#### Description of the task
How many lines in the data below contain the string "instances", with case counting? Reply with the number alone.

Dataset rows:
----------
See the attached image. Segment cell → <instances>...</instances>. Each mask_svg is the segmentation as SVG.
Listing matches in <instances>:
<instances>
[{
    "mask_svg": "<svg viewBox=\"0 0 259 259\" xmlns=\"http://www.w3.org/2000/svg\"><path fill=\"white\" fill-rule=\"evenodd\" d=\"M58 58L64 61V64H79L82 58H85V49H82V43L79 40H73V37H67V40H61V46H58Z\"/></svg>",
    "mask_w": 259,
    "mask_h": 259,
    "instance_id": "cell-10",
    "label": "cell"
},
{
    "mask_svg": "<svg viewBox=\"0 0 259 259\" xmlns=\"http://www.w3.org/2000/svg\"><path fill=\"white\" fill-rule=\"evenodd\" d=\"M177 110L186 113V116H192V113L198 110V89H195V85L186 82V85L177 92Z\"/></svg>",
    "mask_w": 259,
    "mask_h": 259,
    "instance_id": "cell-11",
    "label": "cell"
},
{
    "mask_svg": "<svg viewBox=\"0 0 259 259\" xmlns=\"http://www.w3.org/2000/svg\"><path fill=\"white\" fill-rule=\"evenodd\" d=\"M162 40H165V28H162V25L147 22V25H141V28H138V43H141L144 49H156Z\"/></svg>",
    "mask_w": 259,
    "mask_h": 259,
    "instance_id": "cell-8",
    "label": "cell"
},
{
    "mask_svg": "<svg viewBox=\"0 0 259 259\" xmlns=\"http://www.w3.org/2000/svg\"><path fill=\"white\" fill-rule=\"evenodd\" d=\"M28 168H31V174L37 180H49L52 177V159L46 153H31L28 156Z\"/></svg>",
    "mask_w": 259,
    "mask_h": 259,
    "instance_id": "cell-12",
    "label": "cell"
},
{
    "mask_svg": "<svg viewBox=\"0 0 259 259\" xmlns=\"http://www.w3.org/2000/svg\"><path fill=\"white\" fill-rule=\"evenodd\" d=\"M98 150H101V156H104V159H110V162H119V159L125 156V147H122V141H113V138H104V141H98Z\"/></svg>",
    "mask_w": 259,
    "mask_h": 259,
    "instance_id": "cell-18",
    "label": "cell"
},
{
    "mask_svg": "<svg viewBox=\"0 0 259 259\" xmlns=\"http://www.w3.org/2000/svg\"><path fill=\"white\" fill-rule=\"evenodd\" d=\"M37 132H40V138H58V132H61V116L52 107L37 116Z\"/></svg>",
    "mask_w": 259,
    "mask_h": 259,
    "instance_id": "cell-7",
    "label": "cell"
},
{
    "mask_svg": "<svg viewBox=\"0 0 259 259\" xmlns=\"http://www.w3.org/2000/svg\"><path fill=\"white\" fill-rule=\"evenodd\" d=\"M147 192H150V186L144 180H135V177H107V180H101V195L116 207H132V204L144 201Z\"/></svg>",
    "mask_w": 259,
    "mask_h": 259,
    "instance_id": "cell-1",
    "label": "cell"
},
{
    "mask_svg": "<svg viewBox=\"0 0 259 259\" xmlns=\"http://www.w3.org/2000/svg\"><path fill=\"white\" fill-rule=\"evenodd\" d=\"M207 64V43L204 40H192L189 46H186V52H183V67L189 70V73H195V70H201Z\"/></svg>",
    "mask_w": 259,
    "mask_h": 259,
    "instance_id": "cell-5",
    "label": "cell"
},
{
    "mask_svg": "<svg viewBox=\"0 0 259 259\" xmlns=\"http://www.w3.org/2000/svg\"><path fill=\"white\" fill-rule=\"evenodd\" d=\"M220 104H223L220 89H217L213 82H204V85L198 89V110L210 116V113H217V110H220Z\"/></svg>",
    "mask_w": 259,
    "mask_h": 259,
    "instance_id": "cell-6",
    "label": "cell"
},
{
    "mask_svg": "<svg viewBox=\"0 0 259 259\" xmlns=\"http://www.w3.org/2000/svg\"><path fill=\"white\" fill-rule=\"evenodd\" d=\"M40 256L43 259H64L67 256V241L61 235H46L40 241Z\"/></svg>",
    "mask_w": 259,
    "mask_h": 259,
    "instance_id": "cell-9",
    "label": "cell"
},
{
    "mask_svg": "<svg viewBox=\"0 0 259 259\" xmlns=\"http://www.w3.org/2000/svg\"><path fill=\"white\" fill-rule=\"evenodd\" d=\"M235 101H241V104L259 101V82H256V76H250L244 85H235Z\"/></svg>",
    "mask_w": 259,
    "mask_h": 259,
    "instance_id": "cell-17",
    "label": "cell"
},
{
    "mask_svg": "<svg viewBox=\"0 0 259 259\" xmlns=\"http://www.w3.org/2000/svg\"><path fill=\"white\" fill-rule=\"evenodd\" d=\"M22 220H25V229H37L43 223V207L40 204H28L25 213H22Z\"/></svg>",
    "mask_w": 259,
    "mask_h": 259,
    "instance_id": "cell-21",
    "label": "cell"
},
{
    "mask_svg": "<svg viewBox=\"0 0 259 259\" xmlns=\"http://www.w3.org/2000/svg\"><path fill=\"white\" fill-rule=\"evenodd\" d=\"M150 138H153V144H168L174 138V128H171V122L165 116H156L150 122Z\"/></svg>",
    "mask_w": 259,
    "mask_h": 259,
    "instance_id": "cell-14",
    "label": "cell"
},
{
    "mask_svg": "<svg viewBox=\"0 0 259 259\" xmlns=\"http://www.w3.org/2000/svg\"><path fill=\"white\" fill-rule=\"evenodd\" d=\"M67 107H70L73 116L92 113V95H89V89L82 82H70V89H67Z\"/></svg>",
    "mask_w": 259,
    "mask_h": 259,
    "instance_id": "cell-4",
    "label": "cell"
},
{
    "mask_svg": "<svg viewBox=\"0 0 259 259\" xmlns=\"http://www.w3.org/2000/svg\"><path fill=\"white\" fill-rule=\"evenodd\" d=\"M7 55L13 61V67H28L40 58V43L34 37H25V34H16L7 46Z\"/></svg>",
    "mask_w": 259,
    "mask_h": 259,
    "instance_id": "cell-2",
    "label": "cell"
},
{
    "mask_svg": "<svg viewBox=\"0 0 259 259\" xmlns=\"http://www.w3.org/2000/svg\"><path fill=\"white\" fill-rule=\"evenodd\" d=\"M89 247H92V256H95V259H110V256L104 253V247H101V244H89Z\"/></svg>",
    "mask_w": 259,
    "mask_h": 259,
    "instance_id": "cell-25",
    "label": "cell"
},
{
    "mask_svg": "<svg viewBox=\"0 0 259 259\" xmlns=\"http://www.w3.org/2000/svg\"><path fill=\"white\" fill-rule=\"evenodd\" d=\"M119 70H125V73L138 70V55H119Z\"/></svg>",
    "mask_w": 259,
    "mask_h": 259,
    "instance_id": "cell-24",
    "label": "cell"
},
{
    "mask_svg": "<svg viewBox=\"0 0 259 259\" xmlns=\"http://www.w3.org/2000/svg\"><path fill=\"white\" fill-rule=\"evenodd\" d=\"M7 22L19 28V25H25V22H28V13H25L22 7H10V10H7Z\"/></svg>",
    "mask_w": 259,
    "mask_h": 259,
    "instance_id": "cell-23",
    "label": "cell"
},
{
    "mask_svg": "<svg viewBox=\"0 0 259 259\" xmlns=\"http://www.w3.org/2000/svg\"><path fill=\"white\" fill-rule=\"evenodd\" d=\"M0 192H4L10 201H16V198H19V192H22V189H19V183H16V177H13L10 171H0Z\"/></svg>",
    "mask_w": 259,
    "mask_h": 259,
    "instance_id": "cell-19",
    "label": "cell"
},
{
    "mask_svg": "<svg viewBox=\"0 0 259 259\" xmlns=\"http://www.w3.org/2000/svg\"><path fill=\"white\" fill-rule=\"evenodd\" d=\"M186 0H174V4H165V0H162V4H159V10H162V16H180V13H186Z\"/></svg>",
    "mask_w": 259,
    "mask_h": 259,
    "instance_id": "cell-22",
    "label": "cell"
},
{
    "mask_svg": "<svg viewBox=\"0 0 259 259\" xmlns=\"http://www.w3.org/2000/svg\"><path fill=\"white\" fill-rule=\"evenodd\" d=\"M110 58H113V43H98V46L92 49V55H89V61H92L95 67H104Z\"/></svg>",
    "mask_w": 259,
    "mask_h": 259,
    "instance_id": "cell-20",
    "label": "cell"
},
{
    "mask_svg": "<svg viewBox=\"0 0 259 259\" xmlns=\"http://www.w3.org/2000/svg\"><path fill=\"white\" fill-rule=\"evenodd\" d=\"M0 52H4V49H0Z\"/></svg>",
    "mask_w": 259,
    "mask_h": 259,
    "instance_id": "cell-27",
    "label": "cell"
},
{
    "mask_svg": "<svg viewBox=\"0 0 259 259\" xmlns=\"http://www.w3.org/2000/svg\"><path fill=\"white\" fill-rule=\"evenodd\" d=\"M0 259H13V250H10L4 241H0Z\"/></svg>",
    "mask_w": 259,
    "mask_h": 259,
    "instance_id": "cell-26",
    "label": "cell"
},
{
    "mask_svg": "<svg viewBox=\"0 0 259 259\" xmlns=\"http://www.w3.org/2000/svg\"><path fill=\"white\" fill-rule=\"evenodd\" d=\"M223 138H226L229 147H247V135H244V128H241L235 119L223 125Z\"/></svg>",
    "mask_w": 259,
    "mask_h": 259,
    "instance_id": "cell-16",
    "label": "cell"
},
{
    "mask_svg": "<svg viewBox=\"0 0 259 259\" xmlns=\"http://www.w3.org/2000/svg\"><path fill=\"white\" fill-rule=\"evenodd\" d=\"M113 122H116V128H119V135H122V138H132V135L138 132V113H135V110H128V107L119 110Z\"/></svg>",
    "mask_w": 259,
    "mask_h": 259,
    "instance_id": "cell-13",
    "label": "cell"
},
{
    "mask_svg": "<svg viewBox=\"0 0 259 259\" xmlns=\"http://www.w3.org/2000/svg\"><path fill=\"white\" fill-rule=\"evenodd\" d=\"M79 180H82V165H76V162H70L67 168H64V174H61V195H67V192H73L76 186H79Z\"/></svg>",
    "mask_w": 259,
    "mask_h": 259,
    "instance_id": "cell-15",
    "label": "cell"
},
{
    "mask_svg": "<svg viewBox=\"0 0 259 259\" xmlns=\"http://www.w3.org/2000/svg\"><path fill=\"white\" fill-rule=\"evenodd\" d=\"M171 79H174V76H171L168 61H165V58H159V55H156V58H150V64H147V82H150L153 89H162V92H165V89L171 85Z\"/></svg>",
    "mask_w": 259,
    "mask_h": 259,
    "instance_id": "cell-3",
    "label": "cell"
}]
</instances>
----------
#### Solved exercise
4